Sunday, June 21, 2015

The bombing of Bing


I accidentally stumbled back in time the other day and crashed into Bing Crosby's image as he was enjoying a quiet half pint of Tennants at some point in the 60s or 70s in Central Scotland. Possibly on this exact spot. Time travel can be a little clunky and hard to control. Fortunately there was no serious impact on the space time continuum (I hope).  I can't explain it any other way really.

Swimming the Clyde

Crowds gathered by the abandoned crazy golf range in order to view the aquatic spectacle that was unfolding before our tired eyes. The sun shone and the wild applause was deafening.
Pretzel; little or no logic however.
OK, you cant see much really but in the top photo lots of people are swimming across the Clyde from Gourock to Dunoon in a race. My heart goes out to these exhausted and dripping heroes and heroines. Apart from thinking they are both daft and brave they are also inspiring, so much so that I have resolved never to attempt to swim across the Clyde, ever. Neither will I come down it on a bike.

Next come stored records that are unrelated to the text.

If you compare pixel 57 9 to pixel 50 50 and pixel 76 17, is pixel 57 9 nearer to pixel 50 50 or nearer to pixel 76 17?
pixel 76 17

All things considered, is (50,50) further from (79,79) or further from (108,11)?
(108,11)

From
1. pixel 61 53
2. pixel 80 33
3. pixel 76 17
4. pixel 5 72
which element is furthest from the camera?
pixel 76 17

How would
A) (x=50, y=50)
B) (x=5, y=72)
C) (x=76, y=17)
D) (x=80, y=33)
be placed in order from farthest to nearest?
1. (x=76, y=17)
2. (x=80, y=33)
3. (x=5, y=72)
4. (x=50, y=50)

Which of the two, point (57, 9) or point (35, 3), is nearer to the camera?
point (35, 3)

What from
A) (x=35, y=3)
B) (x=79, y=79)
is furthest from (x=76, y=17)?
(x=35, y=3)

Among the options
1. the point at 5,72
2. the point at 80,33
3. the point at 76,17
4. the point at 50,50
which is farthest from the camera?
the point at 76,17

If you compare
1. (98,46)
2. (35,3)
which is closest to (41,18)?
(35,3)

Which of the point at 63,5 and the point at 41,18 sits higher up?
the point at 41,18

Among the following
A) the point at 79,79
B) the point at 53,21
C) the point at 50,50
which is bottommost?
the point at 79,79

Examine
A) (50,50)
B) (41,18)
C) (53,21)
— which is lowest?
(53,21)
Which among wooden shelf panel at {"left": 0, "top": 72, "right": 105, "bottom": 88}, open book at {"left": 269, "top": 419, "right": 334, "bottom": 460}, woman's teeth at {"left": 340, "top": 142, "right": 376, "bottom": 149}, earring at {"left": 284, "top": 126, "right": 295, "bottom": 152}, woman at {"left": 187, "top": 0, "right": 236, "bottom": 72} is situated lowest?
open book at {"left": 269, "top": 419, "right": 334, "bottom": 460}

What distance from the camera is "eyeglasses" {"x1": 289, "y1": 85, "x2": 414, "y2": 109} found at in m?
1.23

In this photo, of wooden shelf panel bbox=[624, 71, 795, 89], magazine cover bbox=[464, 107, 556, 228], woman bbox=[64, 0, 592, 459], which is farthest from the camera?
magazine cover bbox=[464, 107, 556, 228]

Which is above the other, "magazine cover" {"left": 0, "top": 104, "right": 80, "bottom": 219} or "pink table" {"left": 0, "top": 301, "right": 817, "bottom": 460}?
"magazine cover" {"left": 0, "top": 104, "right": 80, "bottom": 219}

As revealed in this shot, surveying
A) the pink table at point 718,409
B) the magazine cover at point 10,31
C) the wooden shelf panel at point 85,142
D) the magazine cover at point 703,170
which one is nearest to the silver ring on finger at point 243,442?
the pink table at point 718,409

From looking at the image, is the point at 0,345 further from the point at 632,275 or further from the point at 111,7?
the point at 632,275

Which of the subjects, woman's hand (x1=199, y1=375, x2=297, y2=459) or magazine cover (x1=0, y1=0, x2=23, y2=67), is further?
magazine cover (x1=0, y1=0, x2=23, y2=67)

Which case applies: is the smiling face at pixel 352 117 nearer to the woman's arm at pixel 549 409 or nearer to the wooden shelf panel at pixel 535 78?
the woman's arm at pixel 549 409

I picked up a rare treat whilst loitering without intent, baffled and still within Dunoon's paved and crowded bosom. A super raspberry ripple 99 style cone accompanied by tasty bite sized pretzels filled with peanut butter. £1 for a generous portion in a paper bag. Old school. Few of my travelling companions were willing to share this treat so I ended up scoffing the lot pretty much alone and misunderstood. There were vivid dreams and few hallucinations later in the evening but no stomach upsets so I guess I got away with the pure random greed of it. 

Thursday, June 18, 2015

The life of meaning


As I've failed to fathom much about the meaning of life, (mine or anybody else's) I routinely collect quotations that in some way provide some temporary meaning or that when added to other quotes as if in some kind of quotation bible make there own kind of cumulative sense. There are many more where this one came from and they are all as profound and sadly tend to be quite difficult to remember and therefore are hard to refer to or find comfort in during those dark nights of the soul that may occur from time to time.